One faculty member noted that “peer pressure and social pressure never go away,” and that the question everyone should ask of themselves is, “Do I have the courage to do what I think is right?” she said, addressing the difficulty of calling out one’s peers. John Kalin ’14, a member of MAAV, said, “In MAAV we preach a lot about the language we use.” Kalin acknowledged that students must be aware that using terms like “pussy” and “slut” makes them complicit in a culture of violence and sexism.

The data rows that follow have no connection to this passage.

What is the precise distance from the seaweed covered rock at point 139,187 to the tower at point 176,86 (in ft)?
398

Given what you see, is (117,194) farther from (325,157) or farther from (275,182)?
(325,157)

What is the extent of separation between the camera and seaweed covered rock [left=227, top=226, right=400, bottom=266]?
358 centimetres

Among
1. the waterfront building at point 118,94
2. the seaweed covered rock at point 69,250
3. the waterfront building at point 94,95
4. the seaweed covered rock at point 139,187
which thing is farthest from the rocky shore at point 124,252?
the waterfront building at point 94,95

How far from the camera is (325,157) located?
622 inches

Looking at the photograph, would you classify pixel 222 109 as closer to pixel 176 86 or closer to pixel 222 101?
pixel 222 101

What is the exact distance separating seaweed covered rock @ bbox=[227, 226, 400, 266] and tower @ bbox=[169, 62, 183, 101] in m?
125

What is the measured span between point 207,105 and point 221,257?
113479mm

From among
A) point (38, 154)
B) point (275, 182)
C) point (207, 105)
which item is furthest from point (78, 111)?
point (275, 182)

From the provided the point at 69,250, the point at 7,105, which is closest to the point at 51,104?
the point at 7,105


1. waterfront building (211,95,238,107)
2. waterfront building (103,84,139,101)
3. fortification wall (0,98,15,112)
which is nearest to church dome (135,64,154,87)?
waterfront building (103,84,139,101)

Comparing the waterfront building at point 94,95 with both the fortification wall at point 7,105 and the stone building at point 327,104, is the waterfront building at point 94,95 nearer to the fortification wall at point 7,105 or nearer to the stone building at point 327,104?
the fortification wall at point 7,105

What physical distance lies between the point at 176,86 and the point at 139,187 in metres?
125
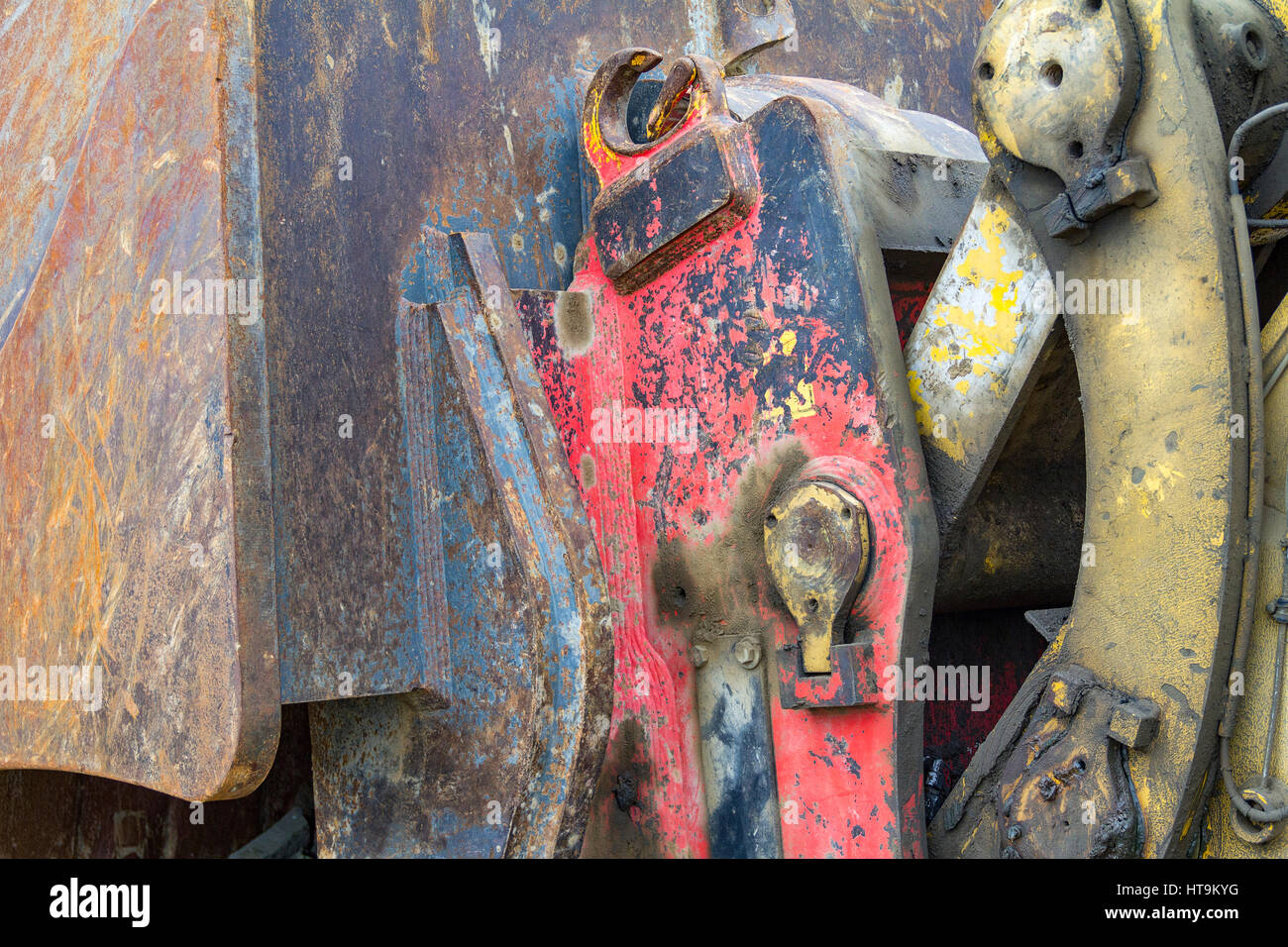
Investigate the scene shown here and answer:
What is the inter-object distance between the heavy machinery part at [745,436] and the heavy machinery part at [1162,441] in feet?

Comments also looked to how administrators can start these conversations and firmly set down the College’s community standards and uphold them. Diana Sunder ’13 asked why a notice can’t be sent out that does not violate privacy yet still alerts the community that an incident has been reported and that violence of any kind on campus will not be tolerated. Another student commented, “It would be nice to see from the top [of the administration] that these things will not be tolerated on our campus.” To this, Vice President for Academic Affairs and Dean of Faculty Lori Kletzer came forward and said, “you have my absolute commitment to be a part of this conversation for as long as need be.”
Another student brought up the positive response of administrators at Bowdoin College and Williams College to events of violence on their campuses. Cosme Del Rosario-Bell ’12 asked what sort of incident would need to happen at the College “to warrant such a heartfelt response from a high level administrator” as the president of the College. Terhune said, “I can’t speak to Bowdoin’s policies because I am not informed about how things work there.”
Annie Chen ’12 remarked further that “it’s important that we’re not just discussing online [via theCommunity Digest of Civil Discourse or Official Notices] or in paper, but in person.” Other students echoed the suggestion to have a mandated community-wide meeting to get every student involved in the discussion. Hannah DeAngelis ’12 also spoke to continuing the conversation and our education in the context of classroom discussion by “bringing our lives into the classroom…that crossover is really important,” she said.
As the forum came to a close, Howard said, “There’s going to be more of these community gatherings.” Arellano took suggestions for the focus of the next discussion, which included athletics and campus culture, the Student Programming Board (SPB) and weekend culture, and consent and respect. The date of the next forum is not yet determined.